Short web captions
------------------------
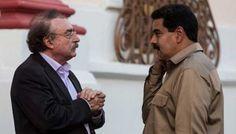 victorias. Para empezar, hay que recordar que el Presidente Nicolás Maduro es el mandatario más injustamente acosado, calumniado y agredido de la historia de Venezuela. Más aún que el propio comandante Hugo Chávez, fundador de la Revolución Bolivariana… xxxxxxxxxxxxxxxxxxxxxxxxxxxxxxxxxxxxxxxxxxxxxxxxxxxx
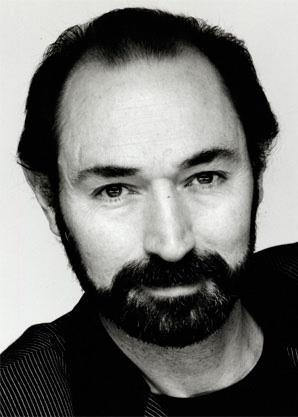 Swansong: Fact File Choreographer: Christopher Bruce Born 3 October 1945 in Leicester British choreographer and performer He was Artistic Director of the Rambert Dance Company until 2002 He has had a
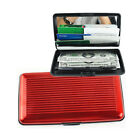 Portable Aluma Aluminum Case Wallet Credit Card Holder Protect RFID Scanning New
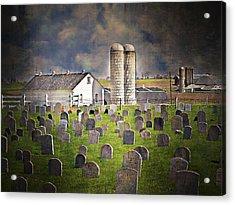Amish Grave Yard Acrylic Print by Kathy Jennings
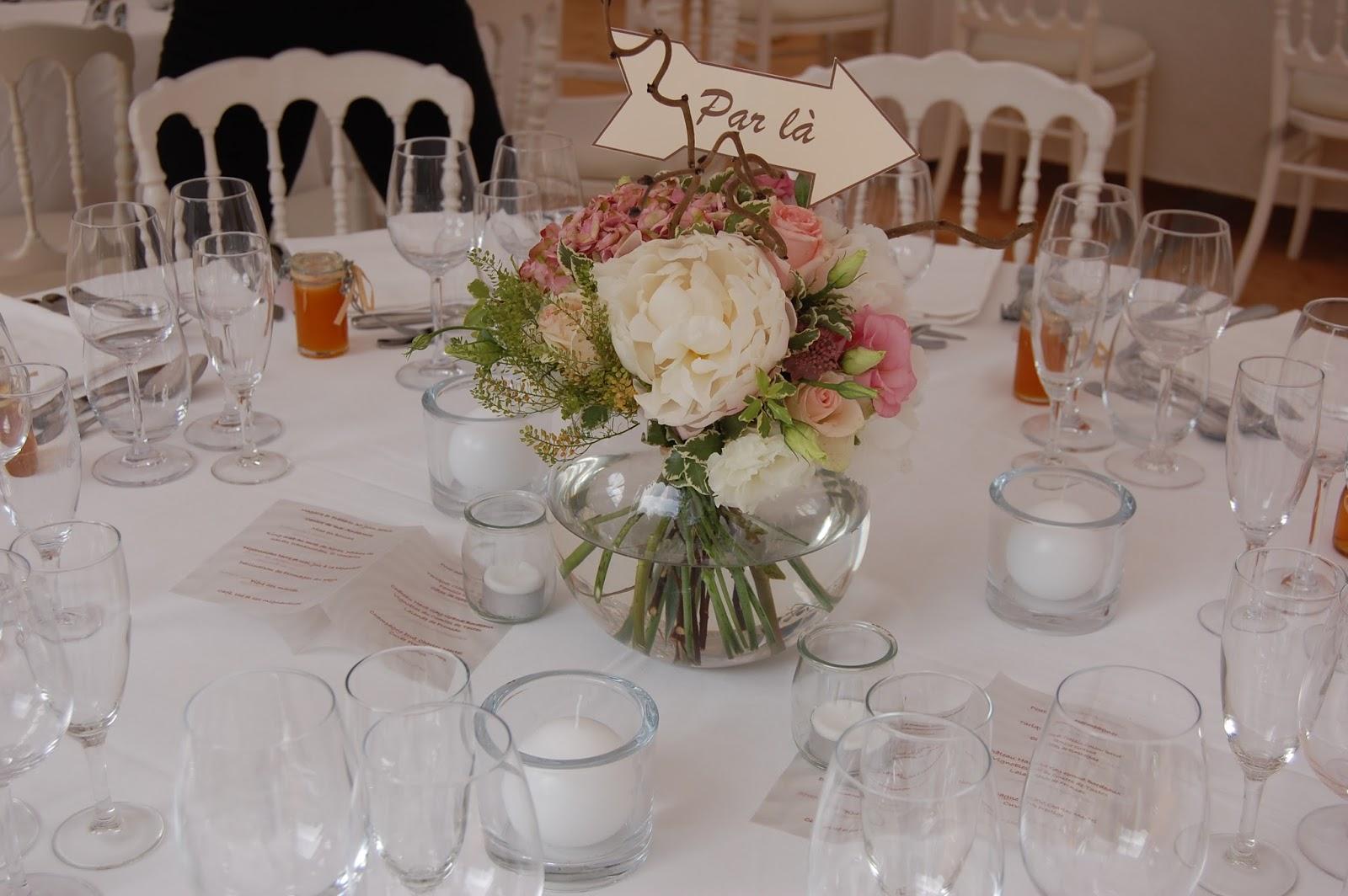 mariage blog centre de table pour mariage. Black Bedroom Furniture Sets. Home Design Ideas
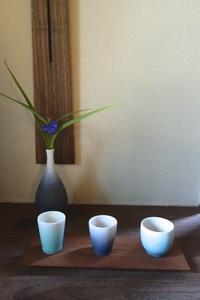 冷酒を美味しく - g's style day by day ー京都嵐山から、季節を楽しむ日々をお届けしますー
------------------------
• **EXERCISE**
Would you output the data above exactly as written, but with no images?

• **ANSWER TO THIS PROBLEM**
 victorias. Para empezar, hay que recordar que el Presidente Nicolás Maduro es el mandatario más injustamente acosado, calumniado y agredido de la historia de Venezuela. Más aún que el propio comandante Hugo Chávez, fundador de la Revolución Bolivariana… xxxxxxxxxxxxxxxxxxxxxxxxxxxxxxxxxxxxxxxxxxxxxxxxxxxx
 Swansong: Fact File Choreographer: Christopher Bruce Born 3 October 1945 in Leicester British choreographer and performer He was Artistic Director of the Rambert Dance Company until 2002 He has had a
 Portable Aluma Aluminum Case Wallet Credit Card Holder Protect RFID Scanning New
Amish Grave Yard Acrylic Print by Kathy Jennings
 mariage blog centre de table pour mariage. Black Bedroom Furniture Sets. Home Design Ideas
 冷酒を美味しく - g's style day by day ー京都嵐山から、季節を楽しむ日々をお届けしますー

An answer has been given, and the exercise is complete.